Edit the data from its first line up to and including the line with "Boutique Hotel Amra スフミ エクステリア 写真", replacing "Room" with "Suite" and leaving everything else unchanged.

[Short descriptive text snippets]
::::::::

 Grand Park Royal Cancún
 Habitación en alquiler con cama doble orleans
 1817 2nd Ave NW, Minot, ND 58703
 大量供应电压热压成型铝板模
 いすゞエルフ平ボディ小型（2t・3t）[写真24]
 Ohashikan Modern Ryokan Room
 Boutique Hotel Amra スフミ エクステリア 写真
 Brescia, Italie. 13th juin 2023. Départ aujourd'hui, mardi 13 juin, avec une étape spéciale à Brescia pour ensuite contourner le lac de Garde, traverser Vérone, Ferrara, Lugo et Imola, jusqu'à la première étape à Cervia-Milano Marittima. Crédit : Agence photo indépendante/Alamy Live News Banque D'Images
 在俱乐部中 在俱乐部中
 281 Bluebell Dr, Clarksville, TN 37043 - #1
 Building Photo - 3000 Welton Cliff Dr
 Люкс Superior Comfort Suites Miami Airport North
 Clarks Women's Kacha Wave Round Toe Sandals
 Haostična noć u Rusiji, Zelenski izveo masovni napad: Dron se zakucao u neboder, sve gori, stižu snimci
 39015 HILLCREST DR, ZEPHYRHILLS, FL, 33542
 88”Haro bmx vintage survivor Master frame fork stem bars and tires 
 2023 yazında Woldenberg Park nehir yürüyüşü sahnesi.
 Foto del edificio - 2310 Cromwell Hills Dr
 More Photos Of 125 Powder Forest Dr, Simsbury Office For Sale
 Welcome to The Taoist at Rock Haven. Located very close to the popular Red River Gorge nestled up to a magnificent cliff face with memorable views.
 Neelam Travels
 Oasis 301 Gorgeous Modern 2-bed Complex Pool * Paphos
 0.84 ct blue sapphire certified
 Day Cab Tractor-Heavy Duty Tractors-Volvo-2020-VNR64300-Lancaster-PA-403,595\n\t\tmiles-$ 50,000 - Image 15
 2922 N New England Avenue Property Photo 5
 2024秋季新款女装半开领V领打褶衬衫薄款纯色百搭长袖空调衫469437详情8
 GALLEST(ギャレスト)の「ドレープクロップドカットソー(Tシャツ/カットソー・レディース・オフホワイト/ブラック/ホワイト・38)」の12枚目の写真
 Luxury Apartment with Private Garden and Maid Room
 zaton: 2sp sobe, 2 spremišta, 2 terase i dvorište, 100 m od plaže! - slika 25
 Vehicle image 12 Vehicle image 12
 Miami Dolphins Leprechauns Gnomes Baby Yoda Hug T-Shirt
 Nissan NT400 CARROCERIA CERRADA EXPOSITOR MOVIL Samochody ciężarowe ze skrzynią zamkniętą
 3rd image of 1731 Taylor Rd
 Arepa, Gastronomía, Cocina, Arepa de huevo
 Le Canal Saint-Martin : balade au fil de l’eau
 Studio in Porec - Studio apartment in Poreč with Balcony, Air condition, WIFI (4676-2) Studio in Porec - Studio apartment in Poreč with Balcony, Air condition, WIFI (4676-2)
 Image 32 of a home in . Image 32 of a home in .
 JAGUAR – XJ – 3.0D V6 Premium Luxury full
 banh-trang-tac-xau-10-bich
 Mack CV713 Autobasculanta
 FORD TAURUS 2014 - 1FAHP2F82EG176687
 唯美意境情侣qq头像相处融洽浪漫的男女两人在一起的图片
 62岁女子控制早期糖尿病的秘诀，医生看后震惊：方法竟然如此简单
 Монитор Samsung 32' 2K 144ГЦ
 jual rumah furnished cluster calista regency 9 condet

::::::::

■ **EXERCISE RESPONSE**
 Grand Park Royal Cancún
 Habitación en alquiler con cama doble orleans
 1817 2nd Ave NW, Minot, ND 58703
 大量供应电压热压成型铝板模
 いすゞエルフ平ボディ小型（2t・3t）[写真24]
 Ohashikan Modern Ryokan Suite
 Boutique Hotel Amra スフミ エクステリア 写真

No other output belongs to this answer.